** Begin **

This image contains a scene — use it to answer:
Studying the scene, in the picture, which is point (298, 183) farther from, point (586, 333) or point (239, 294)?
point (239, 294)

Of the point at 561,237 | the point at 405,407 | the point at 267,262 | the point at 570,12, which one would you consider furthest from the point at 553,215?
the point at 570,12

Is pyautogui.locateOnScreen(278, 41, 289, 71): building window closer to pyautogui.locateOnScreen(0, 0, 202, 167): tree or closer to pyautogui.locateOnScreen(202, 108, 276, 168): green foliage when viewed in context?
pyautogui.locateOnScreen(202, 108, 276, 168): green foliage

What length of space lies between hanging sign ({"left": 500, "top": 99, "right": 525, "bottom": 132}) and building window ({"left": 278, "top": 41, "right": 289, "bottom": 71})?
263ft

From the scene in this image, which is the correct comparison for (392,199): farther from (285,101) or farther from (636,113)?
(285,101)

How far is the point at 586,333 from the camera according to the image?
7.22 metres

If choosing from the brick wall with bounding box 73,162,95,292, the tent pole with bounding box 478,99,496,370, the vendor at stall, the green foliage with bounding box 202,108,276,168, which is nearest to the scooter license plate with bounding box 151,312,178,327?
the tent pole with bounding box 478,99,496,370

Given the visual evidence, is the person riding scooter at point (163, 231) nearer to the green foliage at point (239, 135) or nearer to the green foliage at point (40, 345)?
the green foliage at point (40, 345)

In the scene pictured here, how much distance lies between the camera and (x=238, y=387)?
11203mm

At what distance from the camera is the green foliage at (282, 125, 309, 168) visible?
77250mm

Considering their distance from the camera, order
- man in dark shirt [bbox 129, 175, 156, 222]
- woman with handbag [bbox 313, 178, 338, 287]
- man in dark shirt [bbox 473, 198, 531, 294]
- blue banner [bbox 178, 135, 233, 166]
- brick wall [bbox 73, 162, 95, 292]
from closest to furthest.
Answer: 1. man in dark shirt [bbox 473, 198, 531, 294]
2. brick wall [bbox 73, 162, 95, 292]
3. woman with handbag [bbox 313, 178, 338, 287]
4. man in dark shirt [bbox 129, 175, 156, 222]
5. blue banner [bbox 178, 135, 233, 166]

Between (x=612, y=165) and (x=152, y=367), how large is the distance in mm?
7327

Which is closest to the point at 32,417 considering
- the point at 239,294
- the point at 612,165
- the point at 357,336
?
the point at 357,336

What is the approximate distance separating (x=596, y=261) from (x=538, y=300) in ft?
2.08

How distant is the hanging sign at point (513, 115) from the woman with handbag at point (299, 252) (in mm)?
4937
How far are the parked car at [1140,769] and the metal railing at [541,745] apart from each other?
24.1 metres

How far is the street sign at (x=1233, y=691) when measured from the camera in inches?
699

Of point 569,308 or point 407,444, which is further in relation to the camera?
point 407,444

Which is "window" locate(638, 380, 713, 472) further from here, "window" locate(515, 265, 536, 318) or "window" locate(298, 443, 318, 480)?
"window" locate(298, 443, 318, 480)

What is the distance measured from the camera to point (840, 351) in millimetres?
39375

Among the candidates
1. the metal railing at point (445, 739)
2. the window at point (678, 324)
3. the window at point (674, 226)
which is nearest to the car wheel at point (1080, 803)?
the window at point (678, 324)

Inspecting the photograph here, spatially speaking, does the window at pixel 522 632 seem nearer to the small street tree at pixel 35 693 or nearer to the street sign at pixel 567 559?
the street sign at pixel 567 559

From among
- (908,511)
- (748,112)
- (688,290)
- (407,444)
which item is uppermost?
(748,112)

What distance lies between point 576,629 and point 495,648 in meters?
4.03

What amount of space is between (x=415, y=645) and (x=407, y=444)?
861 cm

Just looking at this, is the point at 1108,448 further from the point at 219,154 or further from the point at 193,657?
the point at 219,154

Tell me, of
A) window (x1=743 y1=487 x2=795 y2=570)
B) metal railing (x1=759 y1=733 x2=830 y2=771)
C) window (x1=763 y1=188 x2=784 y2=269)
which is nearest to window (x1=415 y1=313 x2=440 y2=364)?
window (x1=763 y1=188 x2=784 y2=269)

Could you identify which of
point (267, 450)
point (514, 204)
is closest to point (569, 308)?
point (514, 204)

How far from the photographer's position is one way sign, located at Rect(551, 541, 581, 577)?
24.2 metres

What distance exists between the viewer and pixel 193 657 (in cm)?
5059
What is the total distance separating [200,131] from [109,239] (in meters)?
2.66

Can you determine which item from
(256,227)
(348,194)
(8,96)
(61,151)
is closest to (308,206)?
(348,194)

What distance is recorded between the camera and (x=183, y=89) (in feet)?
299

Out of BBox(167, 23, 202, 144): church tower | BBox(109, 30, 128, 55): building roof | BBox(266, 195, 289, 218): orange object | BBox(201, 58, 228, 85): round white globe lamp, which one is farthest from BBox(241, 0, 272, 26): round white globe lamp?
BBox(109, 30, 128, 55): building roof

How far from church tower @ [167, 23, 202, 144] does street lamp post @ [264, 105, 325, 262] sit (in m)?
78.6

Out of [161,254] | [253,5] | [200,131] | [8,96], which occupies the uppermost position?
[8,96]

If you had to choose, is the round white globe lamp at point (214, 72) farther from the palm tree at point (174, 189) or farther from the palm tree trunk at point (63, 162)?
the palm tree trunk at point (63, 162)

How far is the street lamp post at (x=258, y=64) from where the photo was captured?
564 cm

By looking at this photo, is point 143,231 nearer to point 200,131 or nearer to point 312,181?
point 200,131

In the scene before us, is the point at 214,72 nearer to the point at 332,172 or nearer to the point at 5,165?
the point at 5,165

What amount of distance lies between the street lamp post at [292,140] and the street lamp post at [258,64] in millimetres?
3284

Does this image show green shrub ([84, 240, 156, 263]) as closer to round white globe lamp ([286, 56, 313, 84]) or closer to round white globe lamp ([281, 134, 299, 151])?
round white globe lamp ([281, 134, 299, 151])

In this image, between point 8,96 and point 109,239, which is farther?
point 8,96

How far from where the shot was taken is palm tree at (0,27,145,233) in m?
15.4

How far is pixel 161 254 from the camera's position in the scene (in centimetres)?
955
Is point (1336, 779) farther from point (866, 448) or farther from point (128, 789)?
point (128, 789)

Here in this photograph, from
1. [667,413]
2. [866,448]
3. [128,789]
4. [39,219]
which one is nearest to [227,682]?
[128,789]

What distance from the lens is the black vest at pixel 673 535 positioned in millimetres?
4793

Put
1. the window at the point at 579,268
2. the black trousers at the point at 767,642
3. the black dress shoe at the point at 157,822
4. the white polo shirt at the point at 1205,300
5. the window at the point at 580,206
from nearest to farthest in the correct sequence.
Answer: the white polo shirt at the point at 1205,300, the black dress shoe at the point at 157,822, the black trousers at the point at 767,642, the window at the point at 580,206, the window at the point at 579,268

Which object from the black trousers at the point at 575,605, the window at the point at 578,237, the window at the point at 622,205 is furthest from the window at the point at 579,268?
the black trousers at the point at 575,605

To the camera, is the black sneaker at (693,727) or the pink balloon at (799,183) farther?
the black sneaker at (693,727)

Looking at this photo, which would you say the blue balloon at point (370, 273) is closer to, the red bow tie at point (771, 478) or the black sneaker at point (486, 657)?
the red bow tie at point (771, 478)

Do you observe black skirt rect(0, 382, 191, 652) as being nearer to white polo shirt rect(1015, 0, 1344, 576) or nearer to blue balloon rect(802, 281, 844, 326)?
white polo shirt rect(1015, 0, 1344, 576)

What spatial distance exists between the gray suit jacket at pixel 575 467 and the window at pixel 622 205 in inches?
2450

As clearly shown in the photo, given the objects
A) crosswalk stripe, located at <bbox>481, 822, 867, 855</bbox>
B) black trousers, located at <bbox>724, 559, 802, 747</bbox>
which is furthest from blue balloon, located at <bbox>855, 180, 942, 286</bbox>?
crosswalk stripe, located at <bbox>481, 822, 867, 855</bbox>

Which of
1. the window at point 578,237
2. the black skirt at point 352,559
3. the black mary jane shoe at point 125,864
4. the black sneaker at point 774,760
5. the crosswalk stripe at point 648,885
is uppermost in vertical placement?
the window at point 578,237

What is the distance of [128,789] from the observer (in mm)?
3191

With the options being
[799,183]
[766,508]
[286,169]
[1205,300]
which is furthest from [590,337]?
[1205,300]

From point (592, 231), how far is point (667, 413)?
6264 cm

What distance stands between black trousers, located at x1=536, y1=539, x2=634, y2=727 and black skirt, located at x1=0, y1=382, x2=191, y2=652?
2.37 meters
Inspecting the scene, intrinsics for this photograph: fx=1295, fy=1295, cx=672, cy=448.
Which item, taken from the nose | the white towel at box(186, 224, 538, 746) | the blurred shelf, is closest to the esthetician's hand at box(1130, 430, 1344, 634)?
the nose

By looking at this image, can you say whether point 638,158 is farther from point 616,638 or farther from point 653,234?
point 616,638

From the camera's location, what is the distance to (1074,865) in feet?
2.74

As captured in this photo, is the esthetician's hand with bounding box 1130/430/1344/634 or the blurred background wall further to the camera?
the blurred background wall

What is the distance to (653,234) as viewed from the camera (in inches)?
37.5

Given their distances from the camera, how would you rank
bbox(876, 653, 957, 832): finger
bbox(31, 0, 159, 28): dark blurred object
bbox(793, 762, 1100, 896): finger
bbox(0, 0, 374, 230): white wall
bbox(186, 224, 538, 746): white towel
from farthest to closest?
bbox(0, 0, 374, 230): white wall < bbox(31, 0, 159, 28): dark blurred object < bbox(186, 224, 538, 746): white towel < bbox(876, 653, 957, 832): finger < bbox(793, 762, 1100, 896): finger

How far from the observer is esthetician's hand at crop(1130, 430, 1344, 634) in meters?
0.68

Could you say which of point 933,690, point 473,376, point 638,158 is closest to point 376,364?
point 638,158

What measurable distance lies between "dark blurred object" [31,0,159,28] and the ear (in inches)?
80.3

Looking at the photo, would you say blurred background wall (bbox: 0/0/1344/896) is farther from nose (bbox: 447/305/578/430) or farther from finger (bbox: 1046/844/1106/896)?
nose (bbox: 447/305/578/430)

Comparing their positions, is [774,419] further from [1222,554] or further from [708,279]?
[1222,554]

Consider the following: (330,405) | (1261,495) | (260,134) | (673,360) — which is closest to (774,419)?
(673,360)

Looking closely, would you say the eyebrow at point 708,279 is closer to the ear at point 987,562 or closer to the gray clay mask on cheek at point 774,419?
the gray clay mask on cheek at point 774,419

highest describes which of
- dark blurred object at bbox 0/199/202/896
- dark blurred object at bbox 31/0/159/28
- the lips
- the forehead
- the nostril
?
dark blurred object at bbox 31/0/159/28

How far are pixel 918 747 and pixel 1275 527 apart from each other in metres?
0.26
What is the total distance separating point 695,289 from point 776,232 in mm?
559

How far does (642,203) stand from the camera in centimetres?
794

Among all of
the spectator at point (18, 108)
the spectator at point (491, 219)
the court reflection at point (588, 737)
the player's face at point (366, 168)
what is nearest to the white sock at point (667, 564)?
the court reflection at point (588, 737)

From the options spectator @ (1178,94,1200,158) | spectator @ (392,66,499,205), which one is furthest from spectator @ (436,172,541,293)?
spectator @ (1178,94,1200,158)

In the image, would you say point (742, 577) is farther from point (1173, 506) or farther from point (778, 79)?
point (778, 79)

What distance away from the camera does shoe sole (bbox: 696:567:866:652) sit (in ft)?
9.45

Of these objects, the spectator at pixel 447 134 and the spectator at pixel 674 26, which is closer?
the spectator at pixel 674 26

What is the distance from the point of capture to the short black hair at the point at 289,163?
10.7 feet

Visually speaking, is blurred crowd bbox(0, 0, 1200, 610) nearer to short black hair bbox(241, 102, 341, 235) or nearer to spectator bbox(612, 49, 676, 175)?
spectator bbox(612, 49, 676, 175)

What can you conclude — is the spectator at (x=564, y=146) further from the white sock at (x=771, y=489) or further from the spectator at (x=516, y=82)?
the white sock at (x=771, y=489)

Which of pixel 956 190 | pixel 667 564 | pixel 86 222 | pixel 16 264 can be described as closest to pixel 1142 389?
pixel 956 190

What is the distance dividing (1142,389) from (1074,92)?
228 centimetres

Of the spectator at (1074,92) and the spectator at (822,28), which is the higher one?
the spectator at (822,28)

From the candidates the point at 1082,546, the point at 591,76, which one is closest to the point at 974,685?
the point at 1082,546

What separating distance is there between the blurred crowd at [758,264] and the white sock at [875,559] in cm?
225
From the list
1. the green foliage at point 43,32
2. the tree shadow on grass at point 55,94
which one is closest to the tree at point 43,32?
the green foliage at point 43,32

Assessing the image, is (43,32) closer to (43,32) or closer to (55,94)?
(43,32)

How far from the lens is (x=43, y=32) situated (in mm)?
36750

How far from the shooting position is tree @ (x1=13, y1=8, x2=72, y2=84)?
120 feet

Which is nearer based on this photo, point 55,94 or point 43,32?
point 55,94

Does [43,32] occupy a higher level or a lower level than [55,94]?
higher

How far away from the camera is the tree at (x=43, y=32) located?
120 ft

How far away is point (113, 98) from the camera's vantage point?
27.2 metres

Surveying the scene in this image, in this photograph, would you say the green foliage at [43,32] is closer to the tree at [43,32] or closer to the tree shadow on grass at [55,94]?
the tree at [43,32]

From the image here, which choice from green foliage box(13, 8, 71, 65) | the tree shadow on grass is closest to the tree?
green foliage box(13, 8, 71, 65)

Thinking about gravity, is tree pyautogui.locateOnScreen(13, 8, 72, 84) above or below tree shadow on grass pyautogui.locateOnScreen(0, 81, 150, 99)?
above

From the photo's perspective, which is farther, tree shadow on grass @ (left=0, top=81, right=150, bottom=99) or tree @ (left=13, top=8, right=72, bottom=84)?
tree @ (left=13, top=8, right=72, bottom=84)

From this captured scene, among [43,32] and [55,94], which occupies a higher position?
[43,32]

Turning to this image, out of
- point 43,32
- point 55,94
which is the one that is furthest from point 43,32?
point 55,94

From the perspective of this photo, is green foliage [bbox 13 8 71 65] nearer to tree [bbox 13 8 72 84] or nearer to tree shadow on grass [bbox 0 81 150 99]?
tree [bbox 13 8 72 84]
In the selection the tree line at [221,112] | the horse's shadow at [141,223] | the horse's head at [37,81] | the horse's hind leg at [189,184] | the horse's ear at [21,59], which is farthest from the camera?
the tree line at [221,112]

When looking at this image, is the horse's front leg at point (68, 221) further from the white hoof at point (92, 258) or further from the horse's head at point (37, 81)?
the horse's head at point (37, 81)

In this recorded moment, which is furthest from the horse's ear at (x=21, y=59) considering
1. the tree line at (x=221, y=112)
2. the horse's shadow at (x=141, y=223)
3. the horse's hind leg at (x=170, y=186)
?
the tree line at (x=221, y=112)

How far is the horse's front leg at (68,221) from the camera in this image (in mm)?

** End **

▶ **WRITTEN EXERCISE**: Reproduce word for word every line of the data from the first line through the line containing "7.22 metres", including both of those lines.

▶ **FULL RESPONSE**:
This image contains a scene — use it to answer:
Studying the scene, in the picture, which is point (298, 183) farther from, point (586, 333) or point (239, 294)?
point (239, 294)

Of the point at 561,237 | the point at 405,407 | the point at 267,262 | the point at 570,12, which one would you consider furthest from the point at 553,215?
the point at 570,12

Is pyautogui.locateOnScreen(278, 41, 289, 71): building window closer to pyautogui.locateOnScreen(0, 0, 202, 167): tree or closer to pyautogui.locateOnScreen(202, 108, 276, 168): green foliage when viewed in context?
pyautogui.locateOnScreen(202, 108, 276, 168): green foliage

What length of space lies between hanging sign ({"left": 500, "top": 99, "right": 525, "bottom": 132}) and building window ({"left": 278, "top": 41, "right": 289, "bottom": 71})?
263ft

From the scene in this image, which is the correct comparison for (392,199): farther from (285,101) or farther from (636,113)?
(285,101)

How far is the point at 586,333 from the camera according to the image?
7.22 metres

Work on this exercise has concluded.